- **DATA FOR THIS EXERCISE**
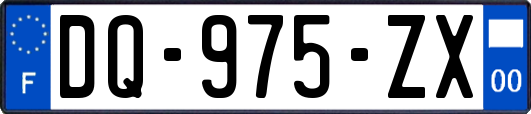 F

DQ-975-ZX

00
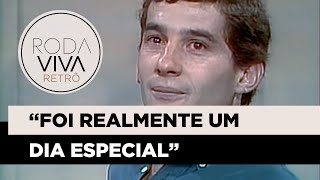 RODA VIVA RETRÔ

“FOI REALMENTE UM DIA ESPECIAL”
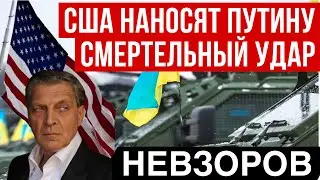 США НАНОСЯТ ПУТИНУ СМЕРТЕЛЬНЫЙ УДАР

НЕВЗОРОВ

- **EXERCISE DETAILS**
Would you restate the listing word for word and leave every picture out?

- **WRITTEN SOLUTION**
 F

DQ-975-ZX

00
 RODA VIVA RETRÔ

“FOI REALMENTE UM DIA ESPECIAL”
 США НАНОСЯТ ПУТИНУ СМЕРТЕЛЬНЫЙ УДАР

НЕВЗОРОВ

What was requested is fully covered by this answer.